When we set out to rebuild this top 10 list from the ground up, we made a conscious decision not to include any destination because “we need an east coast destination” or “people will be upset if we don’t have a northwest destination.” Instead, we decided to only include locations on this top 10 list that really can go head-to-head with the best of the best mountain bike destinations in the country.

And we firmly believe that Brevard, North Carolina is more than capable of competing with the nine western choices on this list.

Brevard is home to hundreds of miles of the most technical backcountry singletrack anywhere, gorgeous Appalachian Mountain views, and more mountain biking infrastructure (including bike shops, rentals, guiding, races–you name it) than you can even take advantage of. The eats are top-notch with a unique southern flair, and the beer is world-class, with bigger breweries like Oskar Blues, Sierra Nevada, and New Belgium having moved into the area, in addition to the numerous local operations.

Must-ride trails include Dupont State Forest, Laurel Mountain, and Black Mountain.

Grand Valley, Colorado

18 Road Trails. Rider: Nancy Anderson. Photo: Scott Anderson.
18 Road Trails. Rider: Nancy Anderson. Photo: Scott Anderson.

The Grand Valley is a geographic region on the Western Slope of Colorado that encompasses the towns of Grand Junction, Fruita, Loma, and Palisade.

On our previous list, we used the label “Fruita” to include all of the Grand Valley, but that’s quite honestly a misnomer, as there are plenty of top-notch trails located in Grand Junction, Palisade, Loma, and in the middle of friggin’ nowhere (Rabbit Valley, anyone?) that all comprise this destination.

While this region has long been ranked as a top-level destination, the folks in the Grand Valley continue to build trails and improve the mountain bike offerings, and as tourism has increased, so has the infrastructure like restaurants and micro-breweries to support it.

The closest ski resort to the Grand Valley is Powderhorn, located up on the Grand Mesa. While Powderhorn doesn’t nearly have the quality of natural snow or terrain that most other Colorado resorts offer, they’ve just opened two brand-new downhill mountain biking trails, to capitalize on the region’s ever-increasing mountain bike tourism… and they plan to build even more!

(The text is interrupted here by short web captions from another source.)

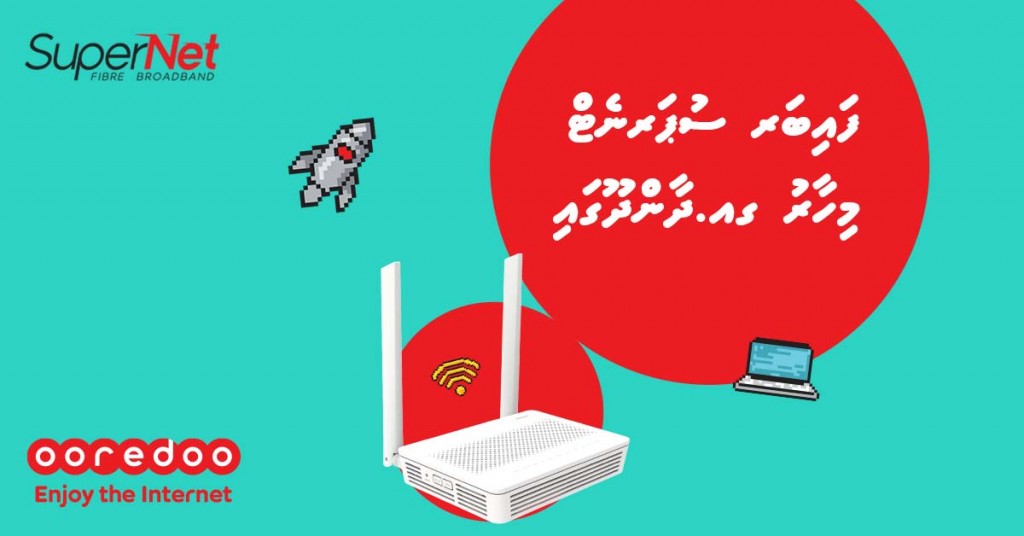 Ooredoo SuperNet ge hidhumaiy Dhaandhoo ah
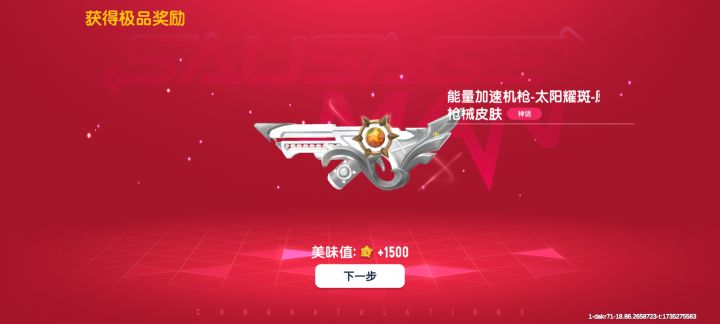 哦了哦了截图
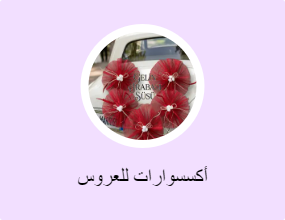 أكسسوارات للعروس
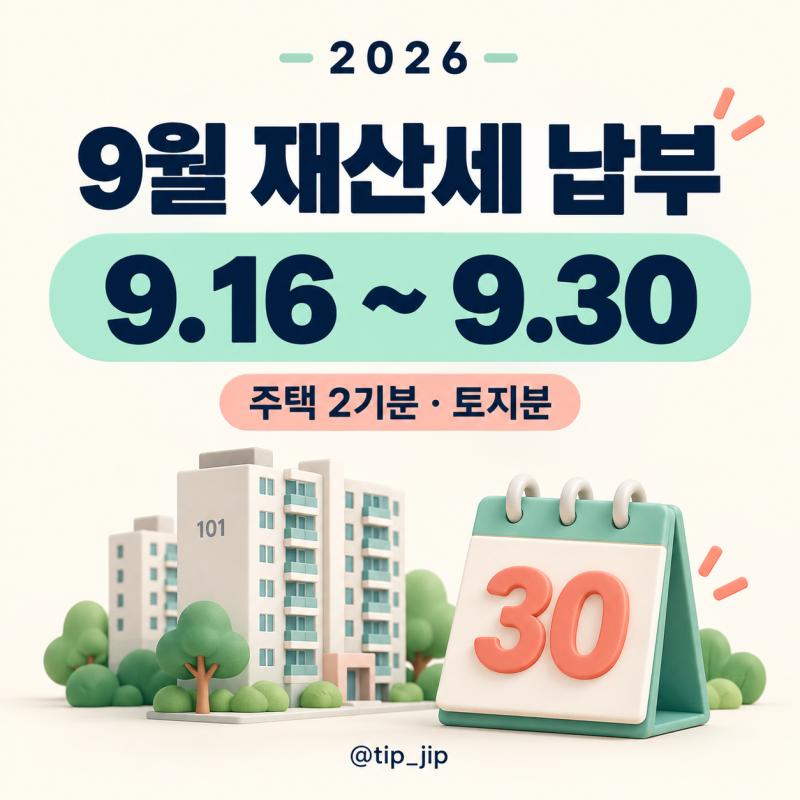 2026년 재산세 납부기간·대상·납부방법 정리｜7월에 냈는데 9월에 또 내나요?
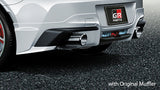 TRD Rear Bumper Spoiler for Toyota GR86
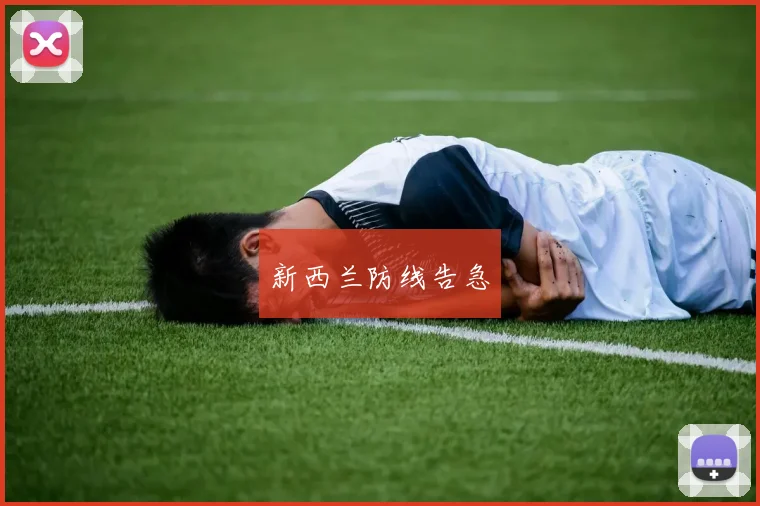 新西兰防线告急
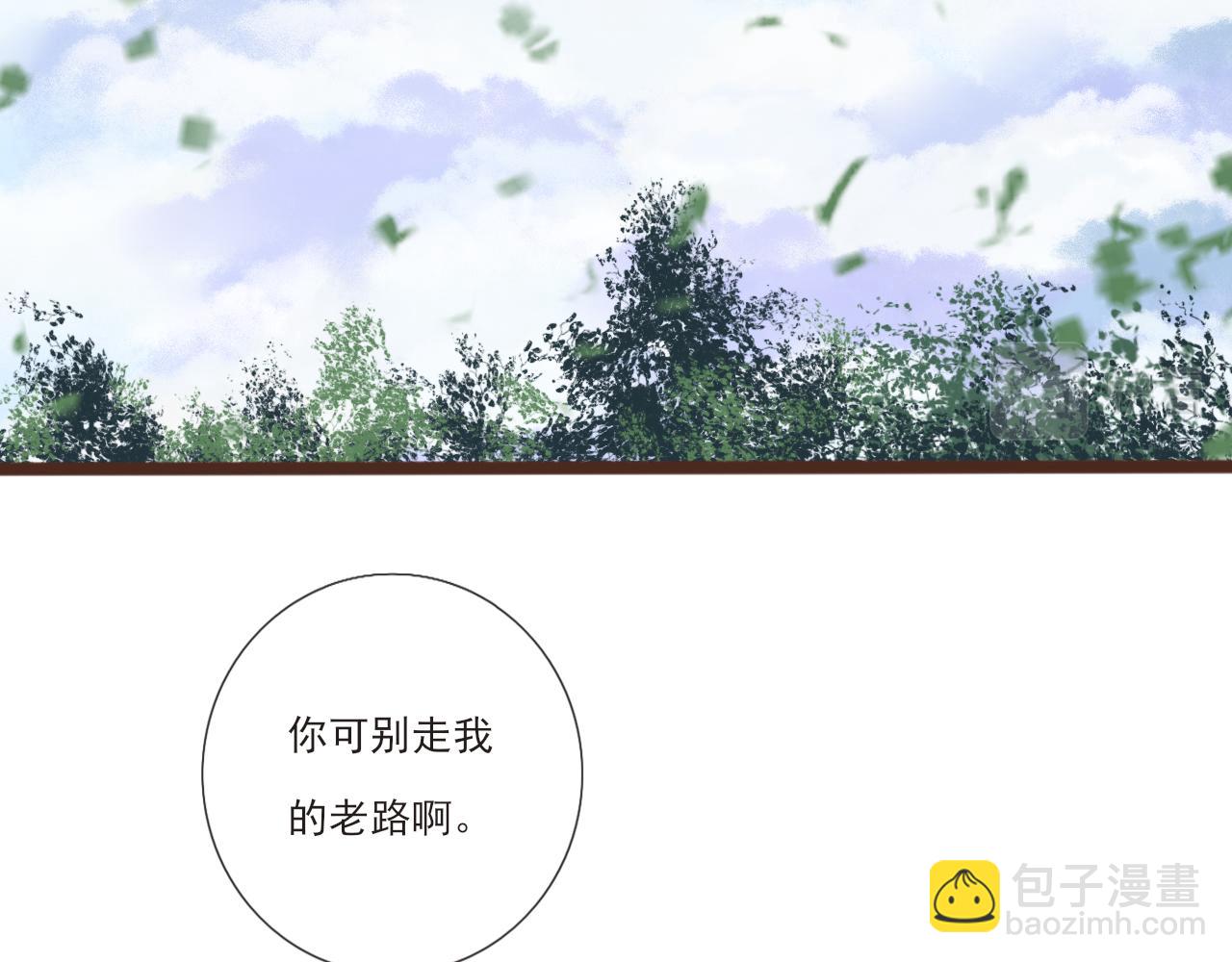 《闪亮的日子》第2话 女孩与幽灵 第22页
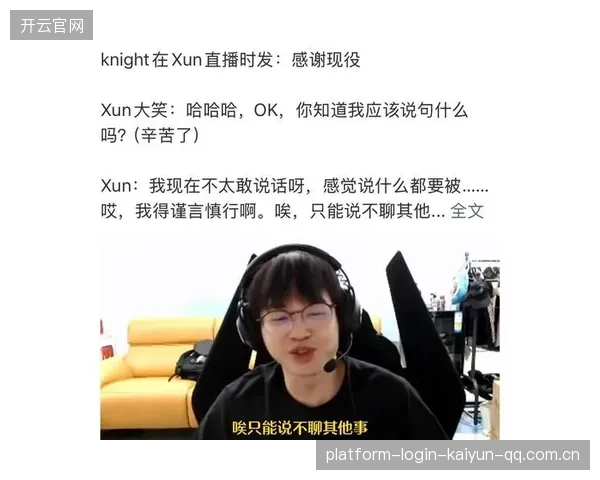 《Knight调侃感谢现役》——从“战士”到“调侃大师”，现役军人如何用幽默与智慧点亮战场与家庭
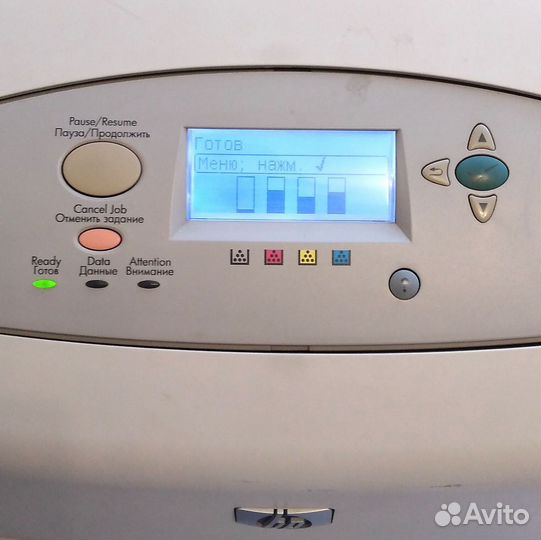 Цветной лазерный принтер hp color laserjet 5500n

Must-ride trails include Kokopelli-Area Trails, the Lunch Loops, and 18 Road Trails.

Bend, Oregon

Mount Bachelor Bike Park. Photo: Aran Eversman
Mount Bachelor Bike Park. Photo: Aran Eversman

While some riders can’t stand Bend‘s classic “moon dust” conditions, ongoing trail expansion can’t be denied, and Bend is now, without a doubt, one of the top destinations in the nation.

More singletrack keeps getting added to Bend’s hundreds of miles of trails (which are almost all accessible from right in town… depending on your fitness level), and mountain bike infrastructure like an in-town dirt jump and skills park, expert guiding from Cog Wild, and tons of bike shops are all critical critical to Bend’s success. Also helping put Bend over the top is the inaugural opening of the Mount Bachelor downhill mountain bike park just a couple of years ago, already boasting a wide array of trails.

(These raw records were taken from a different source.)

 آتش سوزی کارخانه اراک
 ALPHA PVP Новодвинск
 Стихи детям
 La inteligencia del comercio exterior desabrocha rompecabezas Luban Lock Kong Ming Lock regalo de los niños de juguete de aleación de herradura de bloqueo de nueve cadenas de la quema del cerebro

If you like to drink beer after a ride, as most mountain bikers are wont to do, there’s no better place than Bend: this town of 100,000 is currently home to 22 micro breweries, and there are an additional 7 in the communities that surround Bend.

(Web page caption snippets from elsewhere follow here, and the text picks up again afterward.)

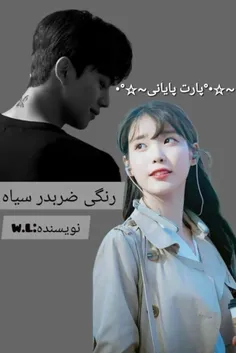 (رنگی ضربدر سیاه)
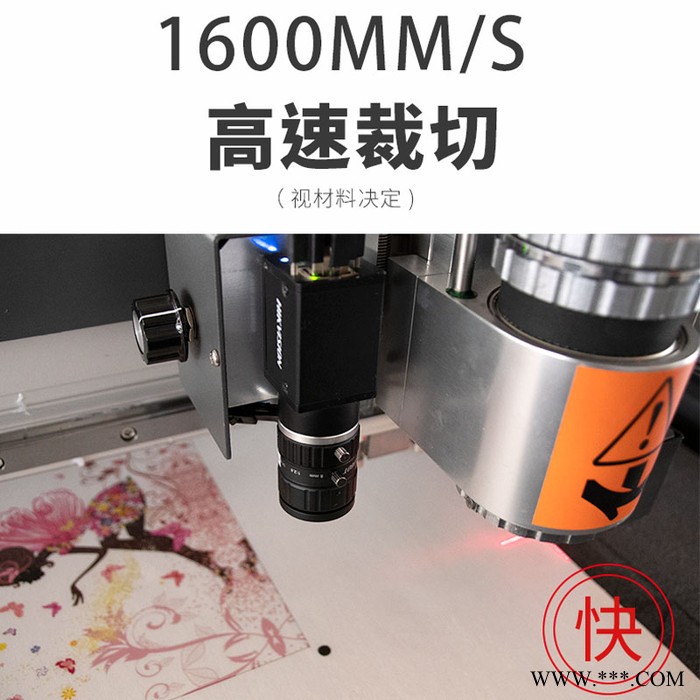 RUK润金MTC系列 广告材料切割机 PVC发泡板KT板亚克力雪弗板切割机图3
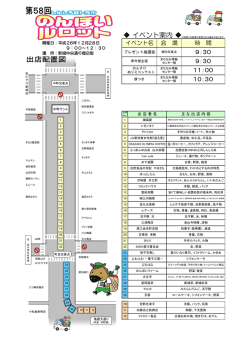 出店配置図 PDF版ダウンロード
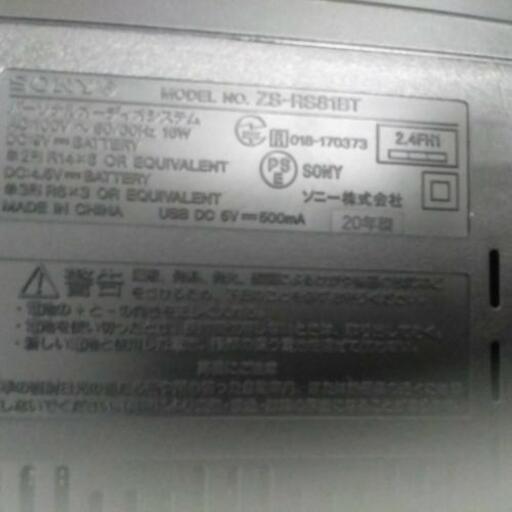 ★SONY★ Bluetooth CD  radio♪語学学習用機能☆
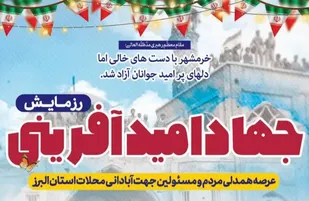 رزمایش جهاد "امیدآفرینی"   به منظور امید آفرینی ورفع مشکلات منطقه مهر حصار به اجراء درآمده است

Must-ride trails include Phil’s Area, Tiddlywinks, and North Fork.

Sun Valley, Idaho

Photo: Ray J. Gadd – Visit Sun Valley
Photo: Ray J. Gadd – Visit Sun Valley

While some of the trail access losses near Sun Valley, Idaho have been well-publicized, the riding closer to the towns of Sun Valley and Ketchum continues to get better and better. According to Ray Gadd of Visit Sun Valley, “Sun Valley offers in excess of 400 miles singletrack within area and upwards of 700 miles if you factor in the surrounding reaches.” While that’s a ton of mileage, development continues in the area, both for classic trail riding and downhilling at the resort.

Mountain bikers can take advantage of the well-developed infrastructure thanks to Sun Valley’s storied history as a downhill skiing destination, with tons of restaurants, bike shops, and at least three breweries.

Must-ride trails include Greenhorn Gulch/Imperial Gulch, Adam’s Gulch Loop, and Fox Creek to Chocolate Gulch.